(Excerpts from a spatial dataset)
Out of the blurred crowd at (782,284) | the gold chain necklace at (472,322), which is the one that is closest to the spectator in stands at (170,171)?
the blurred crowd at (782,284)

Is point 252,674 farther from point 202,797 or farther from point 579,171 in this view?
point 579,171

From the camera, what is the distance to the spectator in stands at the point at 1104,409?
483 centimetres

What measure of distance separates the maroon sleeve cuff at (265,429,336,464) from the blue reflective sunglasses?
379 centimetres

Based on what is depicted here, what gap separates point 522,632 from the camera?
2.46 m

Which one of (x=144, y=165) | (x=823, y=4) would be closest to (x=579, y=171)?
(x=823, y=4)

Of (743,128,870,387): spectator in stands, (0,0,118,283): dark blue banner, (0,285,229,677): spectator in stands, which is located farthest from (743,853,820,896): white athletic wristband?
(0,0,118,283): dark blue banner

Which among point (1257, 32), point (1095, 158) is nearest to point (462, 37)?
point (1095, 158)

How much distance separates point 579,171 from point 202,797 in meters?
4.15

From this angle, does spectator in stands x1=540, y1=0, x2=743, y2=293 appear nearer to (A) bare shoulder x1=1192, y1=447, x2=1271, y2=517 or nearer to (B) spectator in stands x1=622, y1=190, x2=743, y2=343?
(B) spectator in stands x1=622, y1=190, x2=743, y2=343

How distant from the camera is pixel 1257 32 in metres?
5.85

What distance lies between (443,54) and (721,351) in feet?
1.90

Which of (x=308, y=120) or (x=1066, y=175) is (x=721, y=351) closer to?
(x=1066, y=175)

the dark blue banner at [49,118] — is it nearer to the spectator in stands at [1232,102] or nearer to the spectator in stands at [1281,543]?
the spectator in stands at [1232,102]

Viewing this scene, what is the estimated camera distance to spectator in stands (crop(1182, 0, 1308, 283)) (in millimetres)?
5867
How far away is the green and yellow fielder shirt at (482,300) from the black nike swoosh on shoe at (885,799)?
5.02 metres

_Written problem_:
Rewrite all of the material above, switching "gold chain necklace" to "silver chain necklace" and keeping everything else unchanged.

_The completed task_:
Out of the blurred crowd at (782,284) | the silver chain necklace at (472,322), which is the one that is closest to the spectator in stands at (170,171)?
the blurred crowd at (782,284)

Is point 252,674 farther from point 202,797 or farther from point 579,171 in this view?
point 579,171

From the camera, what is the distance to the spectator in stands at the point at 1104,409?
483 centimetres

What measure of distance separates the maroon sleeve cuff at (265,429,336,464) from the blue reflective sunglasses?
379 centimetres

Based on what is depicted here, what gap separates point 522,632 from the camera?
2.46 m

Which one of (x=144, y=165) | (x=823, y=4) would be closest to (x=579, y=171)?
(x=823, y=4)

Of (743,128,870,387): spectator in stands, (0,0,118,283): dark blue banner, (0,285,229,677): spectator in stands, which is located farthest from (743,853,820,896): white athletic wristband?
(0,0,118,283): dark blue banner

Which among point (1257, 32), point (1095, 158) is nearest to point (462, 37)?
point (1095, 158)

How much distance separates point 579,171 from point 202,797 in meters?
4.15

From this angle, does spectator in stands x1=540, y1=0, x2=743, y2=293 appear nearer to (A) bare shoulder x1=1192, y1=447, x2=1271, y2=517 or nearer to (B) spectator in stands x1=622, y1=190, x2=743, y2=343?
(B) spectator in stands x1=622, y1=190, x2=743, y2=343

How distant from the camera is pixel 1257 32 in metres?
5.85

What distance lies between (443,54) and (721,351) in feet?
1.90

Which of (x=308, y=120) or (x=1066, y=175) is (x=721, y=351) closer to?
(x=1066, y=175)

the dark blue banner at [49,118] — is it nearer to the spectator in stands at [1232,102] or nearer to the spectator in stands at [1281,543]?
the spectator in stands at [1232,102]

Viewing this scene, what is the estimated camera distance to spectator in stands (crop(1182, 0, 1308, 283)) (in millimetres)?
5867
How far away is the green and yellow fielder shirt at (482,300) from the black nike swoosh on shoe at (885,799)?
5.02 metres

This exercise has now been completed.